Document extract:
▬▬▬

# betta literaly being eaten alive!!



## rek2305 (Jun 26, 2008)

Help! help! help!!!

My betta was fine this morning when i went to work, swimming around happily he was, yet when i came home he was at the bottom of the tamk with more than a few quite severe nibble marks on him. 

I'm really puzzled cos i've had him for about eight weeks now and he's been fine. 

The other fish i have in my tank are guppies, tetras and harlequins. 

I know i need to get him out into his own tank, but at this very moment in time that is not an option! Ijust want to make sure he survives till i can get him in a tank of his own.

Any info or adice will be most greatly appreciated. 

Many thanks in advance!!


----------



## hacket (Sep 18, 2007)

Well obviously you need to get him into his own tank ASAP! Depending on the type of tetra you have they can be nippy. I would never put a betta with any kind of tetra or even a guppy for that matter. Do you still have the container you bought him in? Other than do you have a glass jar? I realize it is small but leaving him the tank is NOT an option.


----------



## rek2305 (Jun 26, 2008)

Thanks for your advice, will he survie out of the heated tank though?


----------



## hacket (Sep 18, 2007)

Just take some water out of the tank and keep an eye on the temp. If you have a thermometer stick that in. They prefer 75-80 but as long as the temp doesn't drop below 70 he should be fine. My beta used to live in water that was like 68 all the time. He was just a little sluggish and I'm sure that kind of temp isn't good long term so try to get him his own tank asap. A nice little 3-5 gallon will do nicely. That is what I'm planning to do. Honestly betas do better when they are alone or have a couple of cory cats to keep them company. That's my experience.

As far as keeping the temp steady, just don't put him near a heater or a keep him by a window. Any sunlight or draft will cause the temp to change too fast.


----------



## rek2305 (Jun 26, 2008)

Thanks pal, that's the last time i'm gonna listen to advice from some pet shop guy!!! He said he would do fine with the fish i had, oh well!!


----------



## Good Wolf (Mar 5, 2008)

My brother, although I don't agree with it, has kept a Beta in a vase for several years now. Yours will be fine.


----------



## trashion (Aug 24, 2007)

▬▬▬

Supplied information:
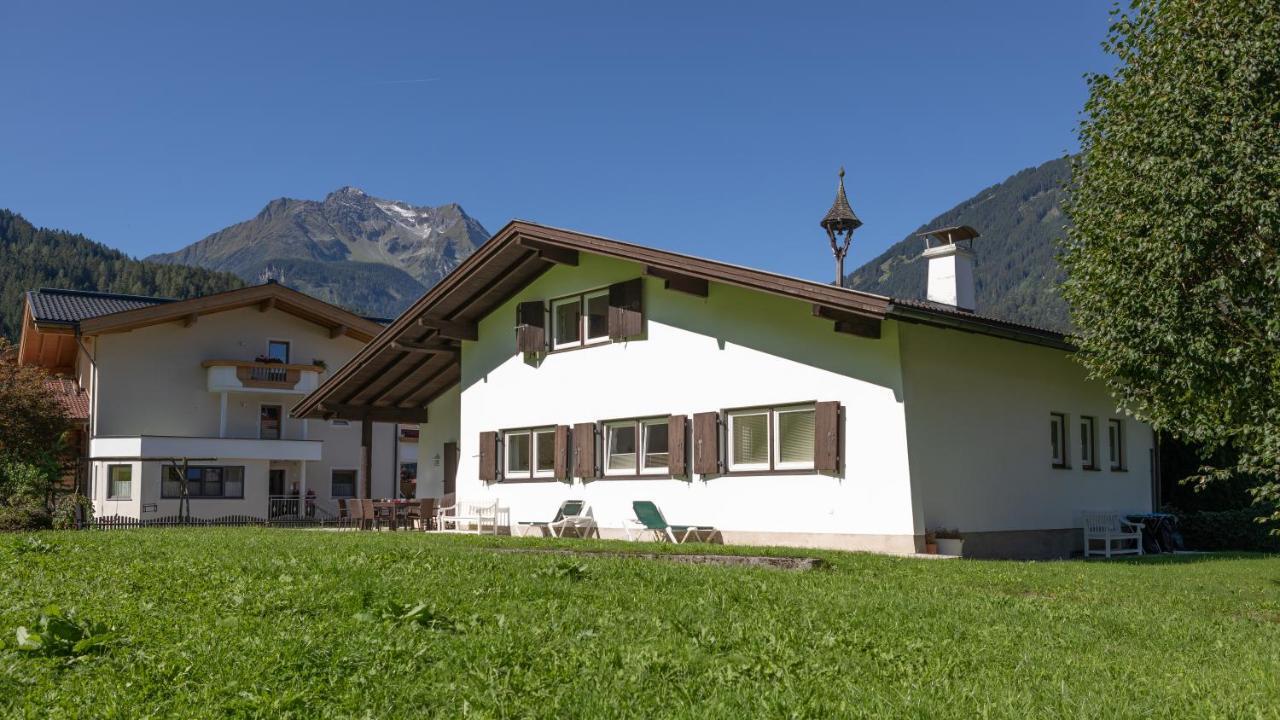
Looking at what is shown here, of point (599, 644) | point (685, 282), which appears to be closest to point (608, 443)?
point (685, 282)

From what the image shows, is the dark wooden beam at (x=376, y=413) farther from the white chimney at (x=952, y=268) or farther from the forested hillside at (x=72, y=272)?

▬▬▬

Short task 1: Sum up the forum thread about the betta in two sentences.
Short task 2: Print the passage of the forum thread about the betta, starting with "I'm really puzzled" and going on through "thanks in advance!!".
Short task 3: Decide whether each statement agrees with the forum thread about the betta, answering yes or no and quoting the words that settle it: (a) The owner had kept the betta for about eight weeks. (b) The owner was able to move the betta to its own tank right away. (c) One reply says bettas prefer water at 75-80.
The lines that come after the forum thread are separate material.

Exercise result 1: A betta kept with guppies, tetras and harlequins was found at the bottom of the tank with severe nibble marks, and its owner asked how to keep it alive until it could have a tank of its own. A reply advised moving it at once to a container or glass jar with some tank water, keeping the temperature from dropping below 70 and away from heaters, windows and drafts, and getting it a 3-5 gallon tank soon.

Exercise result 2:
I'm really puzzled cos i've had him for about eight weeks now and he's been fine. 

The other fish i have in my tank are guppies, tetras and harlequins. 

I know i need to get him out into his own tank, but at this very moment in time that is not an option! Ijust want to make sure he survives till i can get him in a tank of his own.

Any info or adice will be most greatly appreciated. 

Many thanks in advance!!

Exercise result 3:
(a) Yes: "i've had him for about eight weeks now"
(b) No: "at this very moment in time that is not an option!"
(c) Yes: "They prefer 75-80"